-------- Text provided
5.4 Exercise of Options and SARs.

(a) General Exercise Rights. Except as provided in Section 5.9, an Option or SAR ranted under
the Plan shall be exercisable during the lifetime of the Participant to whom such Option or SAR was
granted only by such Participant, and except as provided in Section 5.4(c) and Section 5.9 hereof,
no Option or SAR may be exercised unless at the time such Participant exercises such Option or SAR,
such Participant is an employee of and has continuously since the grant thereof been an employee
of, the Company or an any of its Subsidiaries. Transfer of employment between Subsidiaries or
between Subsidiary and the Company shall not be considered an interruption or termination of
employment for any purpose under this Plan. Neither shall a leave of absence at the request, or
with the approval, of the Company or Subsidiary be deemed an interruption or termination of
employment, so long as the period of such leave does not exceed 90 days, or, if longer, so long as
the Participant’s right to re-employment with the Company or Subsidiary is guaranteed by contract.
An Option or SAR also shall contain such conditions upon exercise (including, without limitation,
conditions limiting the time of exercise to specified periods) as may be required to satisfy
applicable regulatory requirements, including, without limitation, Rule 16b-3 (or any successor
rule) promulgated by the Commission.

(b) Notice of Exercise. An Option or SAR may not be exercised with respect to less than 100
Shares, unless the exercise relates to all Shares covered by the Option or SAR at the date of
exercise. An Option or SAR may be exercised by delivery of a written notice to the Company, which
shall state the election to exercise the Option or SAR and the number of whole Shares in respect of
which it is being exercised, and shall be signed by the person or persons so exercising the Option
or SAR. In the case of an exercise of an Option or SAR, such notice shall either: (i) if
applicable, be accompanied by payment of the full Exercise Price and all applicable withholding
taxes, in which event the Company shall deliver any certificate(s) representing Shares to which the
Participant is entitled as a result of the exercise as soon as practicable after the notice has
been received; or (ii) fix a date (not less than 5 nor more than 15 business days from the date
such notice has been received by the Company) for the payment of the full Exercise Price and all
applicable withholding taxes, against delivery by the Company of any certificate(s) representing
Shares to which the Participant is entitled to receive as a result of the exercise. Payment of such
Exercise Price and withholding taxes shall be made as provided in Sections 5.4(d) and 13,
respectively. In the event the Option or SAR shall be exercised pursuant to Section 5.4(c)(i) or
Section 5.9 hereof, by any person or persons other than the Participant, such notice shall be
accompanied by appropriate proof of the right of such person or persons to exercise the Option or
SAR.
----------------
-------- Recorded data
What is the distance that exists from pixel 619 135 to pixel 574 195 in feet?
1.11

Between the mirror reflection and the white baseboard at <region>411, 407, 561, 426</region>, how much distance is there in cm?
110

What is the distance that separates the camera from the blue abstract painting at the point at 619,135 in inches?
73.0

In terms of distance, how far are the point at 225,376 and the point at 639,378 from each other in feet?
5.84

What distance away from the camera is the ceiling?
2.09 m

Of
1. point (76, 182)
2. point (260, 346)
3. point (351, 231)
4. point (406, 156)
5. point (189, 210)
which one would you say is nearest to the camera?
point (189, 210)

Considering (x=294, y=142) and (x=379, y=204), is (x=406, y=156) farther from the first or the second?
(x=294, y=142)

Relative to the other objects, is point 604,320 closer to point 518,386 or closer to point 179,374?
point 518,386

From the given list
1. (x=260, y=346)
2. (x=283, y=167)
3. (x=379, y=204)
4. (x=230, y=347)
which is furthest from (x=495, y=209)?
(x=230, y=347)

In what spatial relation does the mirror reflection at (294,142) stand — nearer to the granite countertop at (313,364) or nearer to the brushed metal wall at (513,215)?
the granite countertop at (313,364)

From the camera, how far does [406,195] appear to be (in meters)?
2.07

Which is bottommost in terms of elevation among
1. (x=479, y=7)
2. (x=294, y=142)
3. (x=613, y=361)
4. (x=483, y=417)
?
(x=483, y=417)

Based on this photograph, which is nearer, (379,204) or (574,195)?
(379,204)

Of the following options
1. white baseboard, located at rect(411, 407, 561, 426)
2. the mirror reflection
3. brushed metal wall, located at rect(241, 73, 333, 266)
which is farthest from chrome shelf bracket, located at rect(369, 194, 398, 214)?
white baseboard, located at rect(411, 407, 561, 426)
----------------
- Problem statement -
Write out, word for word, the part of the section on exercising options and SARs that begins at the words "An Option or SAR also" and stops after the words "by the Commission.".

- Written solution -
An Option or SAR also shall contain such conditions upon exercise (including, without limitation,
conditions limiting the time of exercise to specified periods) as may be required to satisfy
applicable regulatory requirements, including, without limitation, Rule 16b-3 (or any successor
rule) promulgated by the Commission.